* **Exercise requirements**
Report every line of the entries below that contains the word "from", and copy each such line in full.

* **Dataset records**

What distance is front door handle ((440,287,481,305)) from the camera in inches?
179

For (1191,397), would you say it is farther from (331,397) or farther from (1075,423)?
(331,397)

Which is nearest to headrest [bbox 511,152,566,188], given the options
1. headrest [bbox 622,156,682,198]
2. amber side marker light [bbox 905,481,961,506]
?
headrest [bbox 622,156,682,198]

* * *

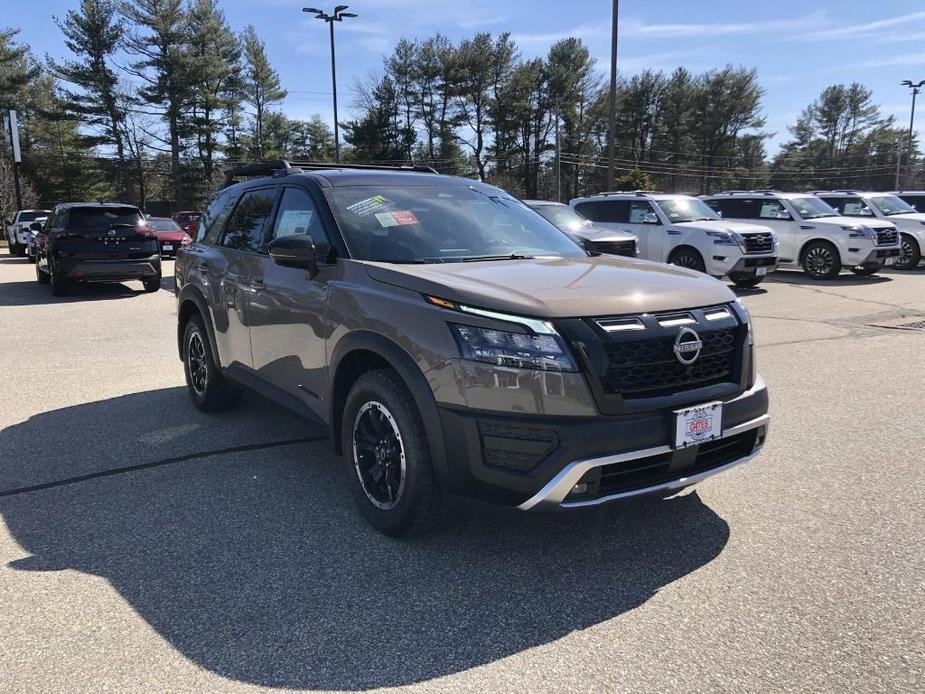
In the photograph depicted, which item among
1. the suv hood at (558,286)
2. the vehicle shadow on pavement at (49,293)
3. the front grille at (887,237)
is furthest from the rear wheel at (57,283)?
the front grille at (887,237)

* **Answer for the task**
What distance is front door handle ((440,287,481,305)) from the camera in inches?
For (1191,397), would you say it is farther from (331,397) or farther from (1075,423)?
is furthest from the rear wheel at (57,283)?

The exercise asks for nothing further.